Task to complete:
Please copy exactly the lines from the first in the records through the line that contains "[volunteer wildlife ID]", but not the pictures.
** Excerpted records follows **
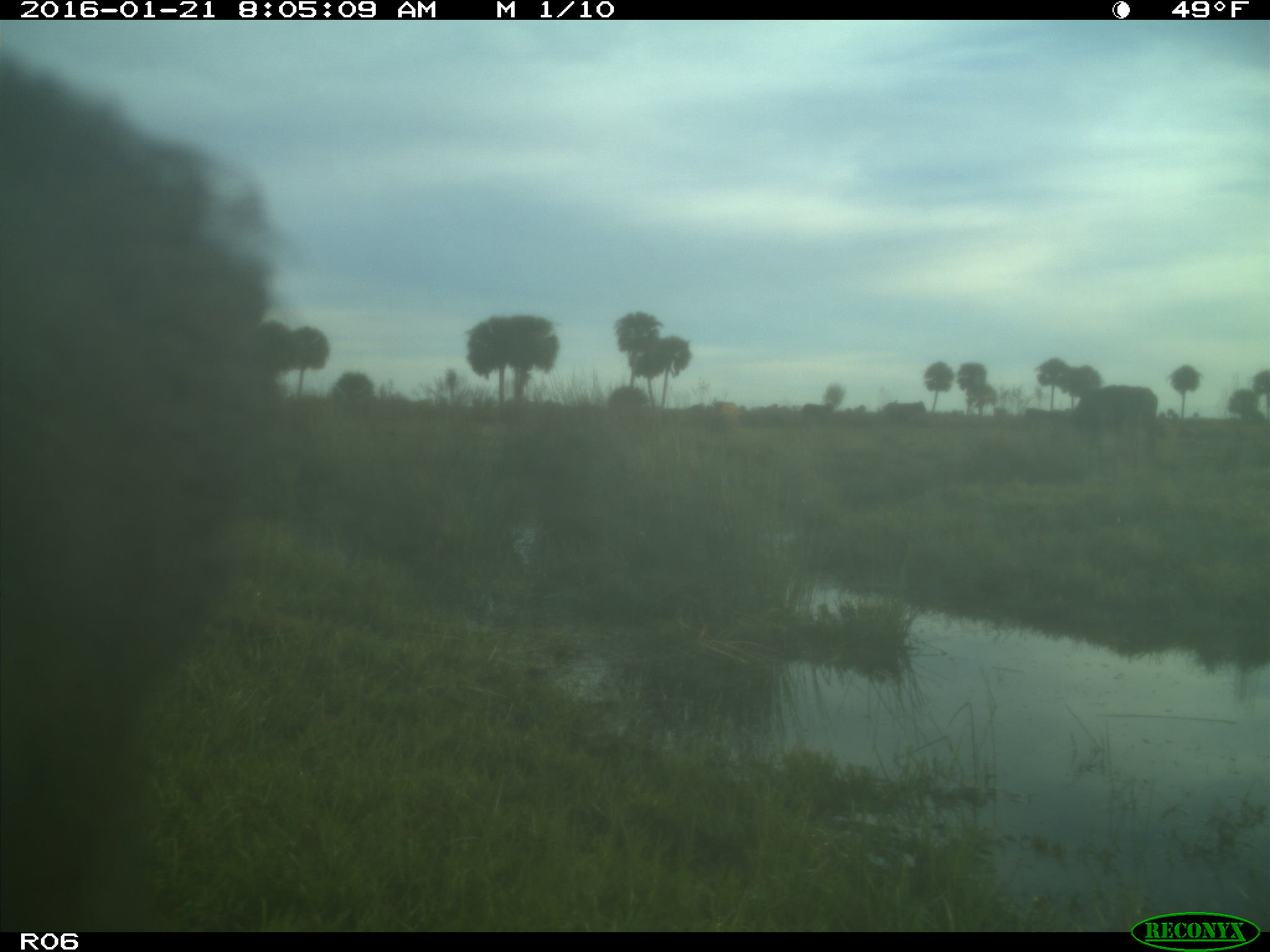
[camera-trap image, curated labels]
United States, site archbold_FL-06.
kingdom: Animalia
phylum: Chordata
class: Mammalia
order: Artiodactyla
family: Bovidae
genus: Bos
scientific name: Bos taurus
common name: domestic cow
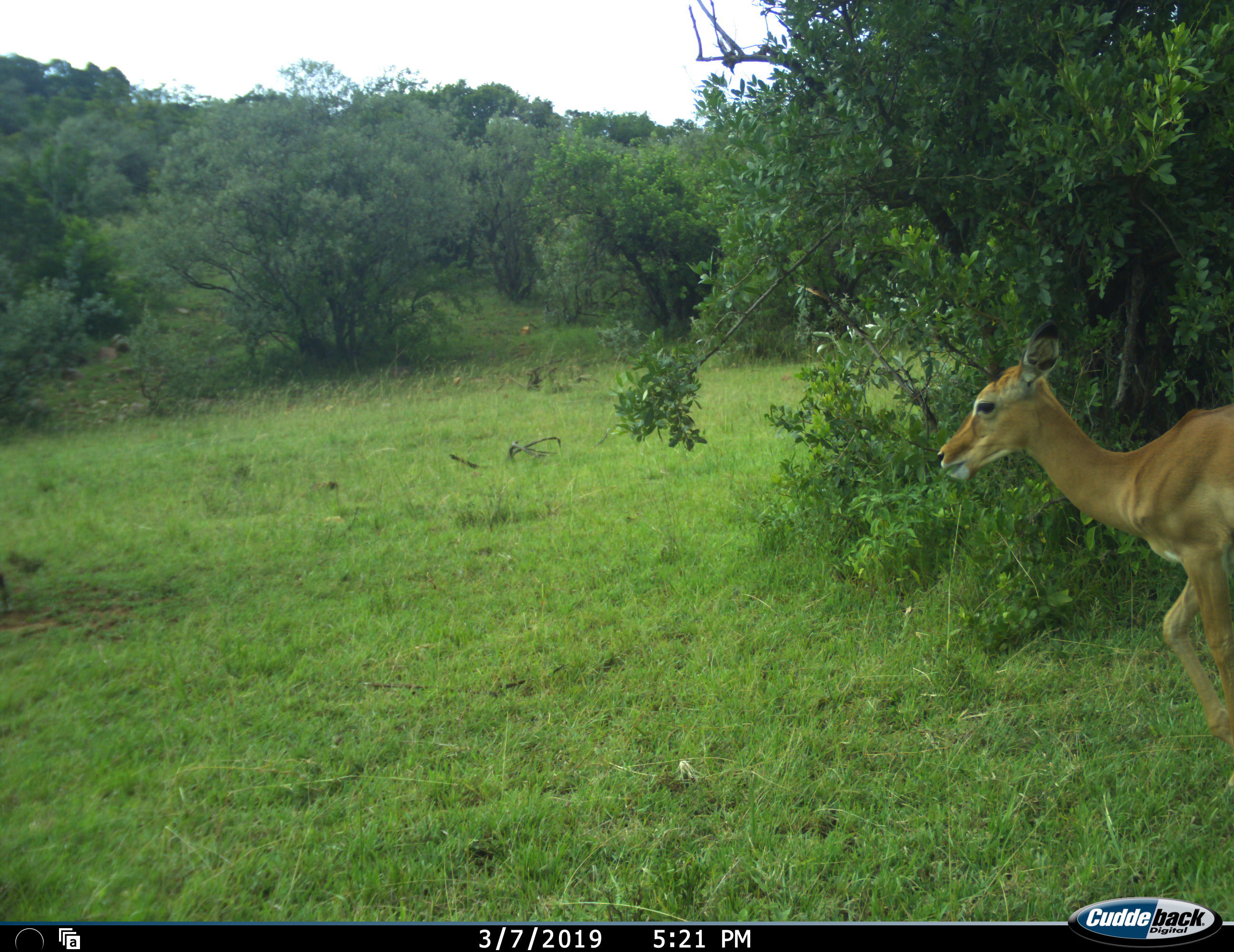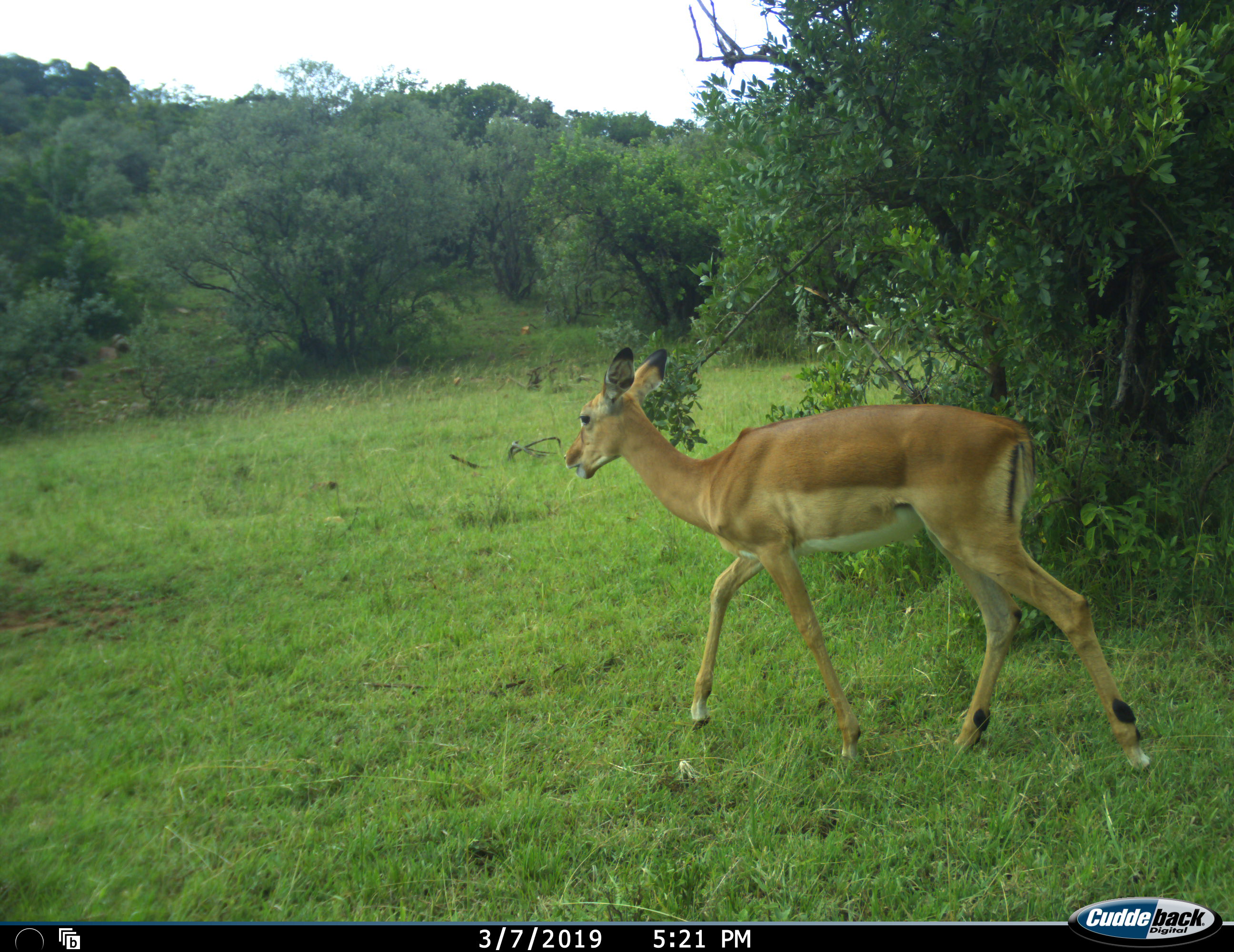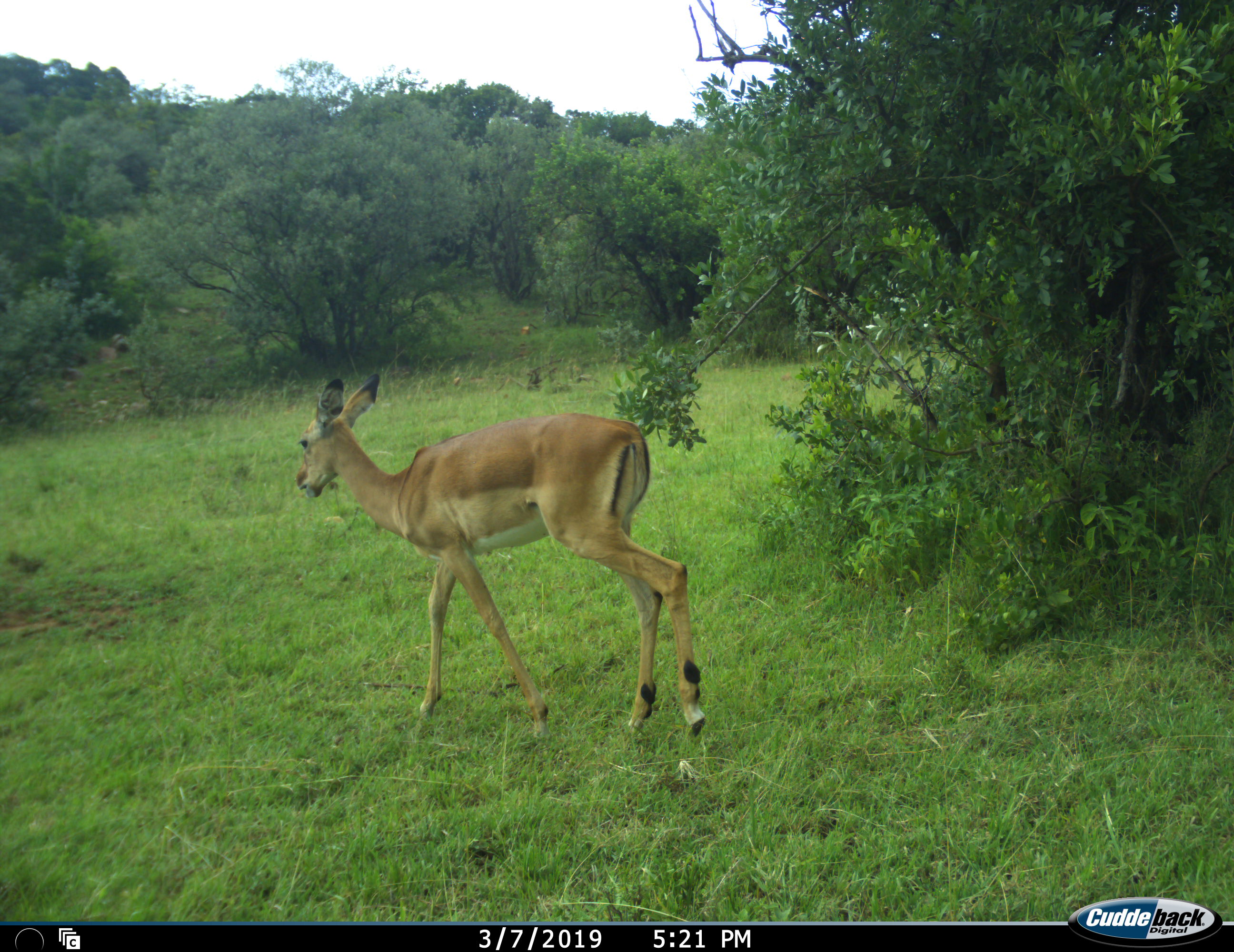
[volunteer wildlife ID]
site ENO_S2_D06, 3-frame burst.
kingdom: Animalia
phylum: Chordata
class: Mammalia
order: Artiodactyla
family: Bovidae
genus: Aepyceros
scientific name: Aepyceros melampus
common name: impala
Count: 1.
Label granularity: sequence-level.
** End of Excerpted records **
Answer section:
[camera-trap image, curated labels]
United States, site archbold_FL-06.
kingdom: Animalia
phylum: Chordata
class: Mammalia
order: Artiodactyla
family: Bovidae
genus: Bos
scientific name: Bos taurus
common name: domestic cow
[volunteer wildlife ID]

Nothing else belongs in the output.